The researchers also observed that CBD-induced cell death was characterised by large, swollen intracellular vesicles before the membrane begins to bulge and breakdown. This was true for all the cell lines studied.

The researchers believe that CBD’s anti-cancer actions target mitochondria – the cell’s energy producing structures – by causing the mitochondria to dysfunction and release harmful reactive oxygen species.

Their experiments showed that cells treated with CBD exhibited significant decreases in mitochondrial activity. 

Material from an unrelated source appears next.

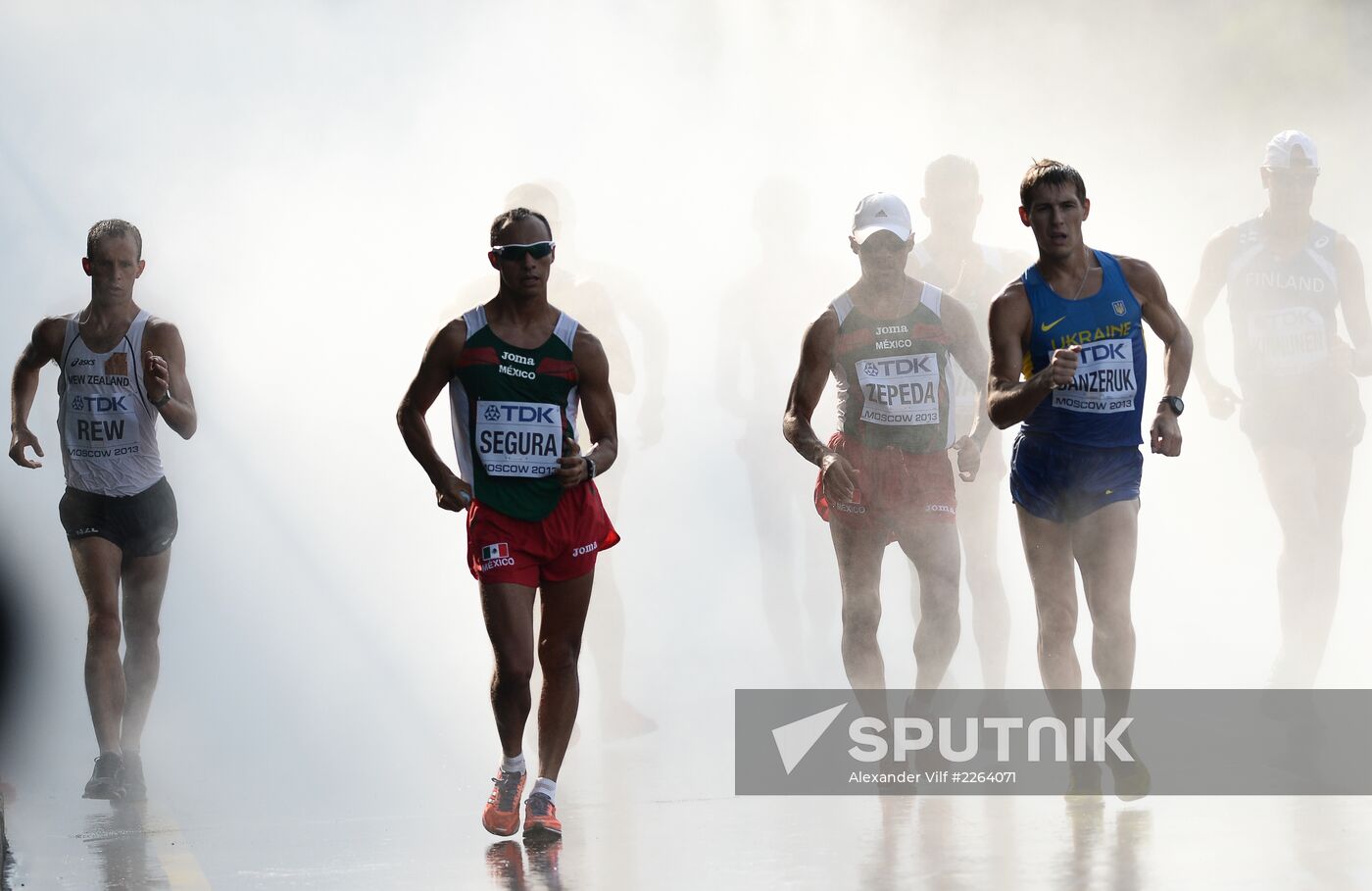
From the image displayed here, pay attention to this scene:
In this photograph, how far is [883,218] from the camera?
7.23 metres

“CBD has been zealously studied in cells for its anticancer properties over the last decade,” said Gross.

“Our study helps complete the in vitro puzzle, allowing us to move forward in studying CBD’s effects on glioblastoma in a clinical setting using live animal models. This could lead to new treatments that would help both people and dogs that have this very serious cancer.”

Next, the researchers plan to transition from cell cultures to animal models to test CBD’s effects on glioblastoma.

If the animal studies go well, the work could progress to clinical trials on dogs that are being treated for naturally occurring glioblastoma at the Colorado State University Veterinary Teaching Hospital.

The research team’s abstract was published in this month’s issue of The FASEB Journal.